### What is asked
Copy the rows word for word, starting with the line that contains "What distance spans" and going on through the end of the rows, both ends included. Leave the pictures out.

↓

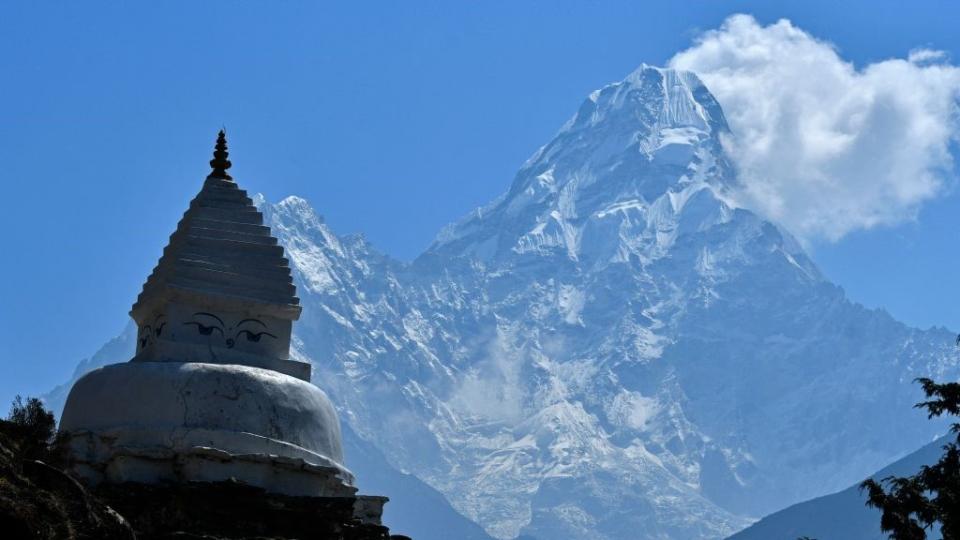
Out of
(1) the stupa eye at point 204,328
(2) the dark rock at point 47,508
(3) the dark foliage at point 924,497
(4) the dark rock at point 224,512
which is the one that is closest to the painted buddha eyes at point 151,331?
(1) the stupa eye at point 204,328

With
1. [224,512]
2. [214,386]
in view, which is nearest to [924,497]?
[224,512]

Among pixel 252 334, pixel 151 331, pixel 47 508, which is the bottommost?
pixel 47 508

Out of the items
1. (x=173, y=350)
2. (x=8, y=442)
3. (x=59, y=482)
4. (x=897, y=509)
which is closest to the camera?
(x=59, y=482)

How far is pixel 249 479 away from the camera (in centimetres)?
3647

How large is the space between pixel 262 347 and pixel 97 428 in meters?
3.59

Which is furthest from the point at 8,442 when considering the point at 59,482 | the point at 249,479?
the point at 249,479

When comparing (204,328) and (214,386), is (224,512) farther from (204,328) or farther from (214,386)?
(204,328)

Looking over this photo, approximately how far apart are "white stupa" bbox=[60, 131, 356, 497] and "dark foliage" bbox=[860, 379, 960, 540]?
9.51 meters

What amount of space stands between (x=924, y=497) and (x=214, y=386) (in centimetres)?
1235

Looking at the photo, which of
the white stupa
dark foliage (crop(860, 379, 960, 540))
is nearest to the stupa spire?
the white stupa

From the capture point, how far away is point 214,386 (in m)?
37.1

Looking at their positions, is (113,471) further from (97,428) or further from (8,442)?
(8,442)

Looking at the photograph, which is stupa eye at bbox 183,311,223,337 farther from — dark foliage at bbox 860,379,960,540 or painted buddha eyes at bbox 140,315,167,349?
dark foliage at bbox 860,379,960,540

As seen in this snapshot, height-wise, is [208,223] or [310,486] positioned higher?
[208,223]
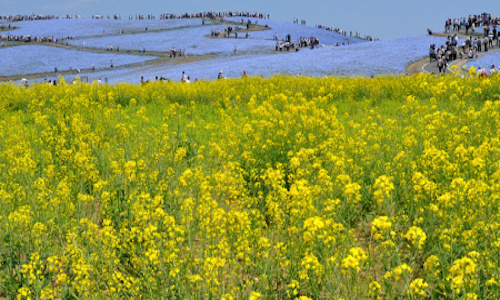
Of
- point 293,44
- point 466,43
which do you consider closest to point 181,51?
point 293,44

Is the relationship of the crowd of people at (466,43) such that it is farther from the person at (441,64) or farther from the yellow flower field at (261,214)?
the yellow flower field at (261,214)

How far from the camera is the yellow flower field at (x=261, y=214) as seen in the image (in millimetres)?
3719

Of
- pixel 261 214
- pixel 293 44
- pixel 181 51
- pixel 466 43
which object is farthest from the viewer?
pixel 181 51

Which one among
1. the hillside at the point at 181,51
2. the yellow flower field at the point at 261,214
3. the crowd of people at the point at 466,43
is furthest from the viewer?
the hillside at the point at 181,51

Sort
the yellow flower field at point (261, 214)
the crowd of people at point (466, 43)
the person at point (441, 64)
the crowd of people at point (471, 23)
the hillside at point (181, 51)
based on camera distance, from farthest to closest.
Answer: the crowd of people at point (471, 23), the hillside at point (181, 51), the crowd of people at point (466, 43), the person at point (441, 64), the yellow flower field at point (261, 214)

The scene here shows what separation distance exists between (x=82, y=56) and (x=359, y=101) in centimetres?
5123

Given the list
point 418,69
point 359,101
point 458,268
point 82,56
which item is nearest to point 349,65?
point 418,69

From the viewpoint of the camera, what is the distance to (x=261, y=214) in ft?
→ 17.7

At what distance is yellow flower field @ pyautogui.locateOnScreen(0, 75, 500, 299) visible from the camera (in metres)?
3.72

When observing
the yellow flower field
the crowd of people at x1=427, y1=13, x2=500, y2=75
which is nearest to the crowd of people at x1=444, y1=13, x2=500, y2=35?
the crowd of people at x1=427, y1=13, x2=500, y2=75

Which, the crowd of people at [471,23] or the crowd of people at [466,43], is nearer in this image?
the crowd of people at [466,43]

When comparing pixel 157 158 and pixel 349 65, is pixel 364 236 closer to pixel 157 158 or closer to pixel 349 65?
pixel 157 158

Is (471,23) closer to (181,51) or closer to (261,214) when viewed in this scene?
(181,51)

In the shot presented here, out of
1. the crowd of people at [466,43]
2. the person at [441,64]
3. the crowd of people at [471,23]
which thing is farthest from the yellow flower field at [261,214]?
the crowd of people at [471,23]
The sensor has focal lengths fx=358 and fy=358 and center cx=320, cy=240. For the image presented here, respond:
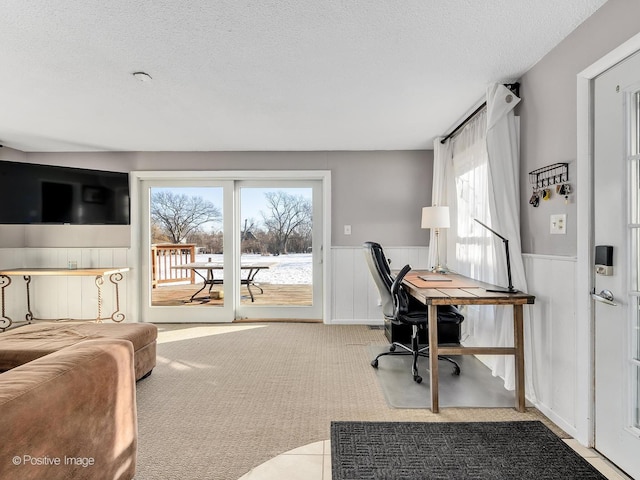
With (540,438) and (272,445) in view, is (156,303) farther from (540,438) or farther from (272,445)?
(540,438)

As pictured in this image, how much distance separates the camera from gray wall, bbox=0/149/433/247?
4664 mm

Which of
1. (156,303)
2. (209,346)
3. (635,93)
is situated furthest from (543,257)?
(156,303)

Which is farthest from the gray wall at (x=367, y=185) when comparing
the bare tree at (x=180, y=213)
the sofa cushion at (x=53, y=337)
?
the sofa cushion at (x=53, y=337)

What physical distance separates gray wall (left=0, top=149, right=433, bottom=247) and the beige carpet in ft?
4.77

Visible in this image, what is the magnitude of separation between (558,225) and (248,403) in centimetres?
229

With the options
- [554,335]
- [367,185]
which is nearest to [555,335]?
[554,335]

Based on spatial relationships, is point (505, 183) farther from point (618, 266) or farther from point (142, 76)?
point (142, 76)

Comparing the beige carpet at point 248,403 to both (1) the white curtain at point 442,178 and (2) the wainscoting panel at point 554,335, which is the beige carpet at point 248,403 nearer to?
(2) the wainscoting panel at point 554,335

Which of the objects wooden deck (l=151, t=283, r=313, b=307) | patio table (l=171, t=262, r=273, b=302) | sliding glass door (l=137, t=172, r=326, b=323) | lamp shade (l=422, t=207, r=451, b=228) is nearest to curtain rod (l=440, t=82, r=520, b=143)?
lamp shade (l=422, t=207, r=451, b=228)

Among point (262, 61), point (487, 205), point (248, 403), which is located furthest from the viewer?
point (487, 205)

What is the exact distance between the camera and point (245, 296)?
4.83 metres

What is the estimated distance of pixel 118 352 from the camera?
1.58m

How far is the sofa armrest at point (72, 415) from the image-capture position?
105cm

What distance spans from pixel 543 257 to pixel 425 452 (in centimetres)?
139
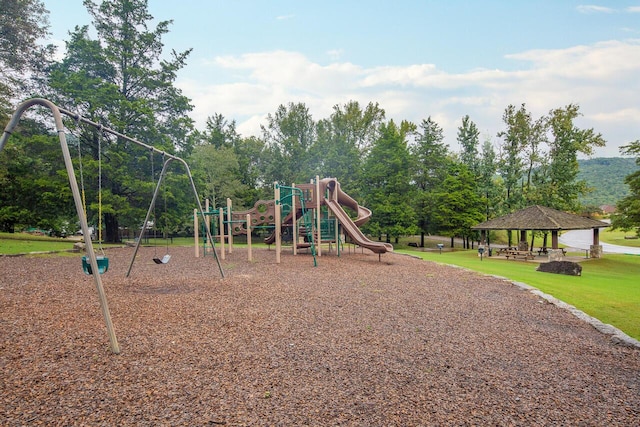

↑

### Expected output
What distance spans from pixel 543 257 to pixel 425 452 (in centimetres)?
139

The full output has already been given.